10 March, 2014 in FENS News

The Brain Prize – Denmark’s 1 million euro brain research prize – is awarded to three European scientists for their pioneering research on higher brain functions. The prizewinners, Stanislas Dehaene, Giacomo Rizzolatti and Trevor Robbins, from France, Italy and the UK respectively, were announced on Monday, 10 March 2014 in Copenhagen.

The three scientists have provided extraordinary insights into reading skills, mathematical ability, motivations for behaviour, and social interaction. They are renowned for their efforts to translate knowledge from basic research to greater understanding of human cognitive and behavioural disorders and their treatments. Each of the researchers has made ground-breaking discoveries of complex mechanisms relevant to education, mental health, and social interaction.    

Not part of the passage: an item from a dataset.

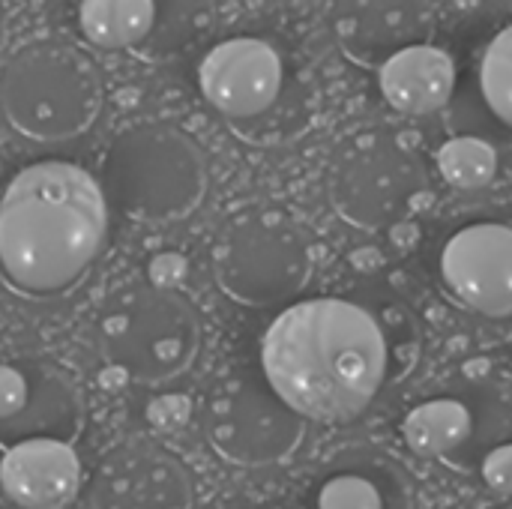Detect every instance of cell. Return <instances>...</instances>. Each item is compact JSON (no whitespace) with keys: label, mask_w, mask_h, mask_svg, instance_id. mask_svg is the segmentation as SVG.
Returning <instances> with one entry per match:
<instances>
[{"label":"cell","mask_w":512,"mask_h":509,"mask_svg":"<svg viewBox=\"0 0 512 509\" xmlns=\"http://www.w3.org/2000/svg\"><path fill=\"white\" fill-rule=\"evenodd\" d=\"M417 360L420 324L396 297L300 300L261 339L264 378L309 423H354Z\"/></svg>","instance_id":"6da1fadb"},{"label":"cell","mask_w":512,"mask_h":509,"mask_svg":"<svg viewBox=\"0 0 512 509\" xmlns=\"http://www.w3.org/2000/svg\"><path fill=\"white\" fill-rule=\"evenodd\" d=\"M108 243V195L90 171L42 159L0 192V282L24 300L72 294Z\"/></svg>","instance_id":"7a4b0ae2"},{"label":"cell","mask_w":512,"mask_h":509,"mask_svg":"<svg viewBox=\"0 0 512 509\" xmlns=\"http://www.w3.org/2000/svg\"><path fill=\"white\" fill-rule=\"evenodd\" d=\"M105 102L96 63L60 42L18 48L0 72V111L6 123L42 144L84 135Z\"/></svg>","instance_id":"3957f363"},{"label":"cell","mask_w":512,"mask_h":509,"mask_svg":"<svg viewBox=\"0 0 512 509\" xmlns=\"http://www.w3.org/2000/svg\"><path fill=\"white\" fill-rule=\"evenodd\" d=\"M99 183L108 204L123 216L138 222H177L201 204L207 162L186 132L168 123H138L111 141Z\"/></svg>","instance_id":"277c9868"},{"label":"cell","mask_w":512,"mask_h":509,"mask_svg":"<svg viewBox=\"0 0 512 509\" xmlns=\"http://www.w3.org/2000/svg\"><path fill=\"white\" fill-rule=\"evenodd\" d=\"M99 348L129 381L168 384L192 369L201 351V321L177 288L153 282L108 297L99 312Z\"/></svg>","instance_id":"5b68a950"},{"label":"cell","mask_w":512,"mask_h":509,"mask_svg":"<svg viewBox=\"0 0 512 509\" xmlns=\"http://www.w3.org/2000/svg\"><path fill=\"white\" fill-rule=\"evenodd\" d=\"M306 423L270 387L264 372L222 381L204 405V435L213 453L249 471L288 462L306 441Z\"/></svg>","instance_id":"8992f818"},{"label":"cell","mask_w":512,"mask_h":509,"mask_svg":"<svg viewBox=\"0 0 512 509\" xmlns=\"http://www.w3.org/2000/svg\"><path fill=\"white\" fill-rule=\"evenodd\" d=\"M309 267L306 237L276 213L237 219L213 252L219 288L255 309L288 303L306 285Z\"/></svg>","instance_id":"52a82bcc"},{"label":"cell","mask_w":512,"mask_h":509,"mask_svg":"<svg viewBox=\"0 0 512 509\" xmlns=\"http://www.w3.org/2000/svg\"><path fill=\"white\" fill-rule=\"evenodd\" d=\"M512 429V408L489 384H453L420 399L402 420L405 447L459 474L477 471L480 459Z\"/></svg>","instance_id":"ba28073f"},{"label":"cell","mask_w":512,"mask_h":509,"mask_svg":"<svg viewBox=\"0 0 512 509\" xmlns=\"http://www.w3.org/2000/svg\"><path fill=\"white\" fill-rule=\"evenodd\" d=\"M426 186V165L417 153L390 138H366L336 159L330 201L345 222L378 231L405 219Z\"/></svg>","instance_id":"9c48e42d"},{"label":"cell","mask_w":512,"mask_h":509,"mask_svg":"<svg viewBox=\"0 0 512 509\" xmlns=\"http://www.w3.org/2000/svg\"><path fill=\"white\" fill-rule=\"evenodd\" d=\"M282 57L255 36H234L213 45L198 63L201 96L228 120H255L282 96Z\"/></svg>","instance_id":"30bf717a"},{"label":"cell","mask_w":512,"mask_h":509,"mask_svg":"<svg viewBox=\"0 0 512 509\" xmlns=\"http://www.w3.org/2000/svg\"><path fill=\"white\" fill-rule=\"evenodd\" d=\"M441 276L462 306L486 318H512L510 225L474 222L456 231L441 255Z\"/></svg>","instance_id":"8fae6325"},{"label":"cell","mask_w":512,"mask_h":509,"mask_svg":"<svg viewBox=\"0 0 512 509\" xmlns=\"http://www.w3.org/2000/svg\"><path fill=\"white\" fill-rule=\"evenodd\" d=\"M192 501L186 465L150 444L108 453L90 489V509H192Z\"/></svg>","instance_id":"7c38bea8"},{"label":"cell","mask_w":512,"mask_h":509,"mask_svg":"<svg viewBox=\"0 0 512 509\" xmlns=\"http://www.w3.org/2000/svg\"><path fill=\"white\" fill-rule=\"evenodd\" d=\"M309 509H417V489L396 459L351 450L315 477Z\"/></svg>","instance_id":"4fadbf2b"},{"label":"cell","mask_w":512,"mask_h":509,"mask_svg":"<svg viewBox=\"0 0 512 509\" xmlns=\"http://www.w3.org/2000/svg\"><path fill=\"white\" fill-rule=\"evenodd\" d=\"M432 27L429 0H339L333 30L357 63H384L396 51L423 42Z\"/></svg>","instance_id":"5bb4252c"},{"label":"cell","mask_w":512,"mask_h":509,"mask_svg":"<svg viewBox=\"0 0 512 509\" xmlns=\"http://www.w3.org/2000/svg\"><path fill=\"white\" fill-rule=\"evenodd\" d=\"M81 486V462L69 441L33 438L3 450L0 489L21 509L69 507Z\"/></svg>","instance_id":"9a60e30c"},{"label":"cell","mask_w":512,"mask_h":509,"mask_svg":"<svg viewBox=\"0 0 512 509\" xmlns=\"http://www.w3.org/2000/svg\"><path fill=\"white\" fill-rule=\"evenodd\" d=\"M30 396L27 405L6 423H0V447H12L33 438L69 441L81 432V396L75 384L51 363H27Z\"/></svg>","instance_id":"2e32d148"},{"label":"cell","mask_w":512,"mask_h":509,"mask_svg":"<svg viewBox=\"0 0 512 509\" xmlns=\"http://www.w3.org/2000/svg\"><path fill=\"white\" fill-rule=\"evenodd\" d=\"M384 99L411 117L444 108L456 87V66L444 48L414 42L381 63L378 72Z\"/></svg>","instance_id":"e0dca14e"},{"label":"cell","mask_w":512,"mask_h":509,"mask_svg":"<svg viewBox=\"0 0 512 509\" xmlns=\"http://www.w3.org/2000/svg\"><path fill=\"white\" fill-rule=\"evenodd\" d=\"M78 33L102 51L141 45L156 24V0H78Z\"/></svg>","instance_id":"ac0fdd59"},{"label":"cell","mask_w":512,"mask_h":509,"mask_svg":"<svg viewBox=\"0 0 512 509\" xmlns=\"http://www.w3.org/2000/svg\"><path fill=\"white\" fill-rule=\"evenodd\" d=\"M438 171L450 186H456L462 192H474L495 180L498 153L489 141L462 135V138L447 141L438 150Z\"/></svg>","instance_id":"d6986e66"},{"label":"cell","mask_w":512,"mask_h":509,"mask_svg":"<svg viewBox=\"0 0 512 509\" xmlns=\"http://www.w3.org/2000/svg\"><path fill=\"white\" fill-rule=\"evenodd\" d=\"M480 84L489 108L512 126V24L489 42L480 66Z\"/></svg>","instance_id":"ffe728a7"},{"label":"cell","mask_w":512,"mask_h":509,"mask_svg":"<svg viewBox=\"0 0 512 509\" xmlns=\"http://www.w3.org/2000/svg\"><path fill=\"white\" fill-rule=\"evenodd\" d=\"M477 474L483 480V486L501 498H512V441L495 444L477 465Z\"/></svg>","instance_id":"44dd1931"},{"label":"cell","mask_w":512,"mask_h":509,"mask_svg":"<svg viewBox=\"0 0 512 509\" xmlns=\"http://www.w3.org/2000/svg\"><path fill=\"white\" fill-rule=\"evenodd\" d=\"M30 396V375L27 363H0V423L12 420Z\"/></svg>","instance_id":"7402d4cb"},{"label":"cell","mask_w":512,"mask_h":509,"mask_svg":"<svg viewBox=\"0 0 512 509\" xmlns=\"http://www.w3.org/2000/svg\"><path fill=\"white\" fill-rule=\"evenodd\" d=\"M189 417H192V402L180 393L156 396L147 405V423L156 426L159 432H177L189 423Z\"/></svg>","instance_id":"603a6c76"},{"label":"cell","mask_w":512,"mask_h":509,"mask_svg":"<svg viewBox=\"0 0 512 509\" xmlns=\"http://www.w3.org/2000/svg\"><path fill=\"white\" fill-rule=\"evenodd\" d=\"M186 279V258L177 252H159L147 267V282L159 288H177Z\"/></svg>","instance_id":"cb8c5ba5"},{"label":"cell","mask_w":512,"mask_h":509,"mask_svg":"<svg viewBox=\"0 0 512 509\" xmlns=\"http://www.w3.org/2000/svg\"><path fill=\"white\" fill-rule=\"evenodd\" d=\"M126 381H129V375H126L120 366H111V363H108V369L99 375V384H102V387H108V390H117V387H123Z\"/></svg>","instance_id":"d4e9b609"}]
</instances>
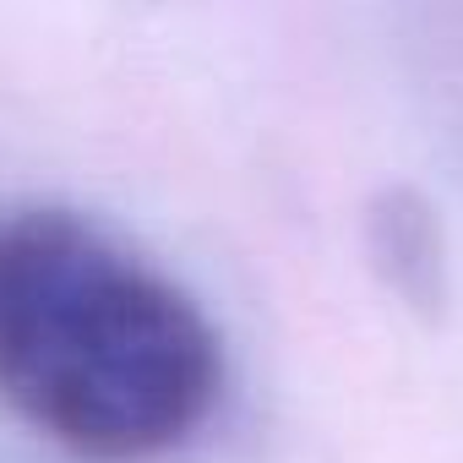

British professor Colin Blakemore, chairman of the Foundation’s selection committee, says: These three scientists are internationally recognised for the scale and outstanding quality of their work in the difficult field of human cognition and behaviour. They each have made unique and lasting contributions that have motivated the interests and efforts of many other researchers around the world. All three have made particular efforts to move from basic research to clinical application – in cognitive development, mental health, addiction, brain damage and delayed learning.

Chairman of the Foundation’s board, Professor Povl Krogsgaard-Larsen, says: We are proud to honour these three scientists with the 2014 Brain Prize. Their research interests span a wide spectrum of challenging issues of higher brain function. The three prize winners complement each other; together, they constitute a forceful trio. We are pleased to award this year’s prize to scientists who are providing us with a better understanding and better treatment of cognitive and behavioural diseases that are huge burdens to society. This is the fourth consecutive award of the Brain Prize since 2011 and it demonstrates the range of the Foundation’s outreach. We are confident that Danish neuroscientists will gain enormously from working with the prize winners.